> Text excerpt
In the 1960s he dragged his miner's kit from Newcastle to Nottingham because the seam of the pit in which he worked was exhausted. He said goodbye to Newcastle with the reluctance and resentment of a refugee. Every summer we went back there. For one thing, we could only afford to holiday at my grandfather's home, which was three miles from the coast. For another, my father didn't want to go anywhere else. He wanted the Geordie air in his lungs.

 

He demonstrated faithfulness towards everything Geordie. The first of these was to Newcastle United. Football was at the centre of everything to my father and, like the rest of us, he had his heroes. I was given luminous descriptions of each of them.

 

But the super-hero of these heroes was Jackie Milburn, about whom he spoke with reverential awe. He was "The Greatest of the Very Great".

 

My father never read to me. Instead, he described footballers and the matches he'd seen them play on grounds of which I was then only vaguely aware. He described them clearly and with dramatic effect. I always knew Milburn would figure somewhere.

 

In the early 1950s, Newcastle won three FA Cups, in 1951, 1952 and then 1955. The first win – over Blackpool – had the greatest effect on my father. "The first time is always the best," he'd explain. Milburn scored twice in that game. Afterwards, to prolong the pleasure, my father spent one late summer weekend in the dark of a fleapit cinema, sitting through multiple screenings of The Lavender Hill Mob, simply to see the newsreel of Milburn's goals.

 

This is how I grew up – living in my father's black-and-white world. But the man who created it was a mystery to me; a code I couldn't crack.

 

I still regret that our talks about it never led to back-garden kickabouts. Only in retrospect do I realise that he frequently came home fatigued to the point of collapse. He worked relentlessly because the extra hours made the difference between enduring life and living it to some small degree. Repeated pleadings for him to join me were ignored. He sat in his chair smoking and reading the newspaper. Back then I resented him for it.

> Provided data
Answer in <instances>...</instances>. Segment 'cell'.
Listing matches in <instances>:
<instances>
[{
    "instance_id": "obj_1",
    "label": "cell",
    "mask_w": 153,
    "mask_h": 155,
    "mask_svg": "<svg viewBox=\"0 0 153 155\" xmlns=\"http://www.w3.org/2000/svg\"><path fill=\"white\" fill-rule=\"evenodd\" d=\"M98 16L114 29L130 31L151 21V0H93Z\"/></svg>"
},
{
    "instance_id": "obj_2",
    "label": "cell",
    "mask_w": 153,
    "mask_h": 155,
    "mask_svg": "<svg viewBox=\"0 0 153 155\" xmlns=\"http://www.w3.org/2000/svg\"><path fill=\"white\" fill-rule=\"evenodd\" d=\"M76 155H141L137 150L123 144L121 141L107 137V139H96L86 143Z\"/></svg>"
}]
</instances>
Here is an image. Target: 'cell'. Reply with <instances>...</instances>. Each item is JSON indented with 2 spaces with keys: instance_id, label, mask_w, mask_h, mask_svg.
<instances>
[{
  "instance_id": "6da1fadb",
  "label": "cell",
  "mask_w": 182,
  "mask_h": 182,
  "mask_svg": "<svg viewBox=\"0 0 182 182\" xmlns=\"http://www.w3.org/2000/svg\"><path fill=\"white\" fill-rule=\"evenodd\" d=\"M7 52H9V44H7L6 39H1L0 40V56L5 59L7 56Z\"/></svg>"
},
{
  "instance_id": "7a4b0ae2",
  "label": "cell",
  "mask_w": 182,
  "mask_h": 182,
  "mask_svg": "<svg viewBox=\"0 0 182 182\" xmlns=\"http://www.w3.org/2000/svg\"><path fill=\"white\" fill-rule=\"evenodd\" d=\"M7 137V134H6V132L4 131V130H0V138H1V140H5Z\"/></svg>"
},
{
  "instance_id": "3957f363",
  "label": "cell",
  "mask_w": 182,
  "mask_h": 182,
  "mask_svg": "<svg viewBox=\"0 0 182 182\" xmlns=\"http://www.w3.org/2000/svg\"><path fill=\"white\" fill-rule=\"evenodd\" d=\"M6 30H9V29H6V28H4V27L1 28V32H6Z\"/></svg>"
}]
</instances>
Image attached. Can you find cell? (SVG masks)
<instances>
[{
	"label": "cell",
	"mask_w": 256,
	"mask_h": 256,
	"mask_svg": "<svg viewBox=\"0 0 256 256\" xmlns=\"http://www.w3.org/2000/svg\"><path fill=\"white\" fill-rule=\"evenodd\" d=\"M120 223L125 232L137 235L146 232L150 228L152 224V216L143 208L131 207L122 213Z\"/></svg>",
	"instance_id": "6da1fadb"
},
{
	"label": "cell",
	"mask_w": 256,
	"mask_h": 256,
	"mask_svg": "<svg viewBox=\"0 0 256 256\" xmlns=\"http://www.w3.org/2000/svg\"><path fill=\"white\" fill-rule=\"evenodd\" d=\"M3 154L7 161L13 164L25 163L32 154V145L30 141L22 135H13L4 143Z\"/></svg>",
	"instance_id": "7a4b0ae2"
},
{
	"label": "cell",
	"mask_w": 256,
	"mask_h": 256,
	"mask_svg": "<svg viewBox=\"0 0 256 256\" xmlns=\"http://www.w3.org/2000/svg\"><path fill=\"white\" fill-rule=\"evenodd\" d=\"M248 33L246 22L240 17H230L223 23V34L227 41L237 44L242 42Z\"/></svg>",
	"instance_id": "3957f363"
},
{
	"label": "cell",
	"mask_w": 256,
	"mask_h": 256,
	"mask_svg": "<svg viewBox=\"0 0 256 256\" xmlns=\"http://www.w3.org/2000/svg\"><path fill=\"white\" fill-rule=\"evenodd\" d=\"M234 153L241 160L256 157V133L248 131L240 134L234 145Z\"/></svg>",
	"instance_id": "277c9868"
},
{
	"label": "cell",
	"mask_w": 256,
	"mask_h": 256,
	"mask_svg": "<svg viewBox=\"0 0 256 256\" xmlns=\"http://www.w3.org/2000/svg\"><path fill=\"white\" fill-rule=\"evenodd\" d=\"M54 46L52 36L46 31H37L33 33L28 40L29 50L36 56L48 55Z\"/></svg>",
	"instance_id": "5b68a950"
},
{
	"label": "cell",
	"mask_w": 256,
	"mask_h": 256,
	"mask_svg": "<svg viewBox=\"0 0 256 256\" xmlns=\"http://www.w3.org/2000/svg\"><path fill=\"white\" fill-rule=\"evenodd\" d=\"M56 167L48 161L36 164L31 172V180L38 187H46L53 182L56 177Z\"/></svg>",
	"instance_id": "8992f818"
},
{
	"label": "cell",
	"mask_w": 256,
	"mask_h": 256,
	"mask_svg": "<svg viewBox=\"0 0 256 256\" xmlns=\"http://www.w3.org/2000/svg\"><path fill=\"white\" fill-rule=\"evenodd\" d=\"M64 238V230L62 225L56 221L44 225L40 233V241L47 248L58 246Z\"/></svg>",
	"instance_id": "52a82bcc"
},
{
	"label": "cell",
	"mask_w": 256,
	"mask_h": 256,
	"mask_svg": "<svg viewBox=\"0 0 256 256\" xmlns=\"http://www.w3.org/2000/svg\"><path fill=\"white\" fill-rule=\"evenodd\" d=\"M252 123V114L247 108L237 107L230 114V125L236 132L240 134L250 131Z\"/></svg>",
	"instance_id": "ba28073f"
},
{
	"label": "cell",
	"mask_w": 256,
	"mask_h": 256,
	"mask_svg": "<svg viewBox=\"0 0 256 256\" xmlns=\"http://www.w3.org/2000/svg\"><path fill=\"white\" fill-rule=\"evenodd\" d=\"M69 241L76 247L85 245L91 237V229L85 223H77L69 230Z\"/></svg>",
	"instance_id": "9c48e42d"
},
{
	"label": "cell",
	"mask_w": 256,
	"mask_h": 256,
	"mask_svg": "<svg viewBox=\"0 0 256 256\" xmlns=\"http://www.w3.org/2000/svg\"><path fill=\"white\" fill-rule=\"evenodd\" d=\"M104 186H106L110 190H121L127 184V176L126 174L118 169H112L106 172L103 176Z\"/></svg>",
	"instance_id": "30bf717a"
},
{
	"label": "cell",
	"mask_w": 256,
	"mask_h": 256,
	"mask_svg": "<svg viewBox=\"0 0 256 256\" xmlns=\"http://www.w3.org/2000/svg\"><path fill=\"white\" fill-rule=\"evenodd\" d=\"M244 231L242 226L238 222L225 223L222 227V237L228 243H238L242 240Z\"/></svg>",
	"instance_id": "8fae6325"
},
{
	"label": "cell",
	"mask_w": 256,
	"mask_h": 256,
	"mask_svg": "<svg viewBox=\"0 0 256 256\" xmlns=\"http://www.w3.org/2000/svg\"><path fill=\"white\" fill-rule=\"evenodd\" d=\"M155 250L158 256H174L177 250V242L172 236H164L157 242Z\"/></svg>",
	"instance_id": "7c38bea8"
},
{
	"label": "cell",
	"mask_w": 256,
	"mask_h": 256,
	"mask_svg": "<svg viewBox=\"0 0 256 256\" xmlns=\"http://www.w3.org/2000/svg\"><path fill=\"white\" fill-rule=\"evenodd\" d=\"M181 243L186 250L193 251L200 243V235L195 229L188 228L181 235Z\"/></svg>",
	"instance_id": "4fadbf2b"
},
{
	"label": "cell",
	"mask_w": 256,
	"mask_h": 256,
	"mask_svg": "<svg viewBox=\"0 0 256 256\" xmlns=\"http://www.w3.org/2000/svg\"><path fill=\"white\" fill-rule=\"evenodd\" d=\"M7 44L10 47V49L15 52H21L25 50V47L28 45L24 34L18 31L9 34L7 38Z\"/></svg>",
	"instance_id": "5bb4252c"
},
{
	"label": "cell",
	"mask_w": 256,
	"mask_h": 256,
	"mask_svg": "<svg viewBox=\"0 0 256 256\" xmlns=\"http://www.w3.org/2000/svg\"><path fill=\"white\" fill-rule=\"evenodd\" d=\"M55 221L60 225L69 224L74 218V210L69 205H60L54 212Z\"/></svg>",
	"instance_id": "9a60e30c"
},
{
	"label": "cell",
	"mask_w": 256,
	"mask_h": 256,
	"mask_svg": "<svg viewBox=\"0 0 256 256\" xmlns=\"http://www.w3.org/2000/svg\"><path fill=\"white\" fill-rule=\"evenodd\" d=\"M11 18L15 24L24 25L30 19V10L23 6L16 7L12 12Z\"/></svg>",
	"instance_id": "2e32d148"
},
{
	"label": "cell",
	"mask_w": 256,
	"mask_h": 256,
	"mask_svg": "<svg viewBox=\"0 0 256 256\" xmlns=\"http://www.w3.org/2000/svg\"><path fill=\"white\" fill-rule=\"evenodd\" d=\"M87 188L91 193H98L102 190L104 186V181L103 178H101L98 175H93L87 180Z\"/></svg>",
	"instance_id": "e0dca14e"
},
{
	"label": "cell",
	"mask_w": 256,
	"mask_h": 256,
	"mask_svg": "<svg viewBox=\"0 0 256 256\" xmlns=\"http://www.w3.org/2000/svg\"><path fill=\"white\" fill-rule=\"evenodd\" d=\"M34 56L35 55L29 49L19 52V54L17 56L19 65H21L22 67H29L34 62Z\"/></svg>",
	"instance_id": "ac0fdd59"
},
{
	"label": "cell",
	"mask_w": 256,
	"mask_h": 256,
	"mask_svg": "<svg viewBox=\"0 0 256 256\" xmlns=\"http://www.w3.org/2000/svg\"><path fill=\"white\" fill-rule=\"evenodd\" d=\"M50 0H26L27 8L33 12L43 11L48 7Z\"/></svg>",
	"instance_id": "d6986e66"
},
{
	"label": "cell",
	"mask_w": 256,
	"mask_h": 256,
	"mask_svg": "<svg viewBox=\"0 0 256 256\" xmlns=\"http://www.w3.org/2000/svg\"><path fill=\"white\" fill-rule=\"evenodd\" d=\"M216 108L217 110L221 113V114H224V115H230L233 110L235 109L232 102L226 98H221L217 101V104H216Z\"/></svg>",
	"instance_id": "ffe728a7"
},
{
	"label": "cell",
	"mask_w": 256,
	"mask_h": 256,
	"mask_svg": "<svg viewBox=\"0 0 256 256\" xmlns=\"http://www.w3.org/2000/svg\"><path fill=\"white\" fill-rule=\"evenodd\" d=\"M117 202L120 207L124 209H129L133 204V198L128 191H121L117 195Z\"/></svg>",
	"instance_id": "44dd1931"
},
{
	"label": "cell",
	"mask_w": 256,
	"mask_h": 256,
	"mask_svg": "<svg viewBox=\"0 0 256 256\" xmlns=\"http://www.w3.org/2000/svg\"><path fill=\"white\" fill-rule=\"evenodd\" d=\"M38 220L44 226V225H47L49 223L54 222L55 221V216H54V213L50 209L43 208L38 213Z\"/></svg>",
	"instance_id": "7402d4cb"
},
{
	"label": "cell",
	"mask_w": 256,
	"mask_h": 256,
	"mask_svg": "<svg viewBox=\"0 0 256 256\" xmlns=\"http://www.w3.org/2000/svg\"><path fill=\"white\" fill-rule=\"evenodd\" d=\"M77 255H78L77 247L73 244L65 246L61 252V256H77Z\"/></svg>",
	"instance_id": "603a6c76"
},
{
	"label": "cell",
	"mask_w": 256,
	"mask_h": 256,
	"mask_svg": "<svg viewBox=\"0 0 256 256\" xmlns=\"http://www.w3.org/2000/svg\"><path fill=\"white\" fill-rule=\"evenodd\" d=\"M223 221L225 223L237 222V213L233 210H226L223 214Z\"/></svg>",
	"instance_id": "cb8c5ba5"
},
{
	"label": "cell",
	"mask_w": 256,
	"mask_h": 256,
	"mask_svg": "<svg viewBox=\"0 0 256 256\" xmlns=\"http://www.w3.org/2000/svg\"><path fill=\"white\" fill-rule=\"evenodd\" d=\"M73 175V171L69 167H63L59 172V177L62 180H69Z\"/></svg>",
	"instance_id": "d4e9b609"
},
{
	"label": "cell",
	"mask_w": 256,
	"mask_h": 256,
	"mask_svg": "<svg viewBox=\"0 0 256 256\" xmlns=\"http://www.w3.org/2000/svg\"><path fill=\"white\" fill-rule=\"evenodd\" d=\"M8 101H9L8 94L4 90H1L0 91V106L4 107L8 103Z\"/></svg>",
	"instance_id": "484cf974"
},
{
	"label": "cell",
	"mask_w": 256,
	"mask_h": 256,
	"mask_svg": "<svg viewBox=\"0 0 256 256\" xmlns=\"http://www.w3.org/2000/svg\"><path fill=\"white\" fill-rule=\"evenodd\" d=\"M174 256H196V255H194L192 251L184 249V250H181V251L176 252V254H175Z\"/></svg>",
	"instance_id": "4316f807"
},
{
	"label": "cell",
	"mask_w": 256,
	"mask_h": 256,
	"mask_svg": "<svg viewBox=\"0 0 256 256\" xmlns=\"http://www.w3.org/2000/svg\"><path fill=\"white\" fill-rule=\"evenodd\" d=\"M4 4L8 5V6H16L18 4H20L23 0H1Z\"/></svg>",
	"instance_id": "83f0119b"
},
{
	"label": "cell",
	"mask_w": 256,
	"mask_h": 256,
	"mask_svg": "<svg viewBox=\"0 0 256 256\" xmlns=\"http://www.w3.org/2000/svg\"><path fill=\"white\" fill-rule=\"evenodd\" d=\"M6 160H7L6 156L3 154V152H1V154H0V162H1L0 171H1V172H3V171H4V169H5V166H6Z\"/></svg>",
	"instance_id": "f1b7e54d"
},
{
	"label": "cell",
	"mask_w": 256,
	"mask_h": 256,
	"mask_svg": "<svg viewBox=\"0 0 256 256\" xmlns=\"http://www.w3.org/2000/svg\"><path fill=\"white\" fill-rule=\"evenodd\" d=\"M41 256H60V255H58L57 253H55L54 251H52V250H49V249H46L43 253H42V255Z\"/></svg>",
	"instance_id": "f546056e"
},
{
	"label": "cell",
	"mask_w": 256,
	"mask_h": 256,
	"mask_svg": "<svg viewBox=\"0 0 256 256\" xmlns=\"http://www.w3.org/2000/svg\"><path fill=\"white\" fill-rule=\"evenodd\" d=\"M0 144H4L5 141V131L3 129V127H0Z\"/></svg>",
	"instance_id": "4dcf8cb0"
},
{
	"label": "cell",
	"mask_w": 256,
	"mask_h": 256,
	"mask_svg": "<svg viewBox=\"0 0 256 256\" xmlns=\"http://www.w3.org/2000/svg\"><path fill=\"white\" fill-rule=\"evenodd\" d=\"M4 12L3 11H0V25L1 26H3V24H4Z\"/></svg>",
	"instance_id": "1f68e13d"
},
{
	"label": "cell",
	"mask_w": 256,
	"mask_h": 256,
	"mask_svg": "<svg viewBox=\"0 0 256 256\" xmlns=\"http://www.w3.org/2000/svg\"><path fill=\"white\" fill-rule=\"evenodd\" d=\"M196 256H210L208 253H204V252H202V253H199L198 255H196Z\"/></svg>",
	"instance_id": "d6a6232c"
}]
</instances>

> Task statement
Extend the memoir about the Geordie father and Newcastle United with a few more paragraphs, starting right after its last sentence. The records have no connection to the memoir about the Geordie father.

> Response for this exercise
But I know at last what I failed to recognise then. The mine and a miner's life of back-to-back shifts was no place in which to age gracefully. He was a backyard non-combatant purely because he lacked the vigour and physical strength to become one. He strived to make up for it in other ways. He bought me copies of Goal magazine and Charles Buchan's Football Monthly. He returned home with a once-a-week packet of football stickers, which he propped up on the mantelpiece. And the day after my grandfather's funeral he offered something material to help me forget, however fleetingly, the ache of his loss.

 

I was sitting dejectedly on the sofa when he appeared carrying my limp coat. "We're going into the Toon," he said. "The two of us. I'll buy you a Newcastle shirt. We'll get a badge for it and a number nine to stitch on the back."

 

In my boyhood, a replica kit was neither ubiquitous nor cheap. The inside of the shop was as dark as a cave. The middle-aged man serving us wore a poorly fitting grey suit and had fingers as thin as splinters. He measured us sullenly with his eyes, as if our entrance was a disturbance to him. He found a shirt, held it against my chest and announced it was the right size. The badge, as grand as a council crest, and the poppy red number nine on a rectangle of white cloth came separately. My father reached inside his wallet and produced a £10 note.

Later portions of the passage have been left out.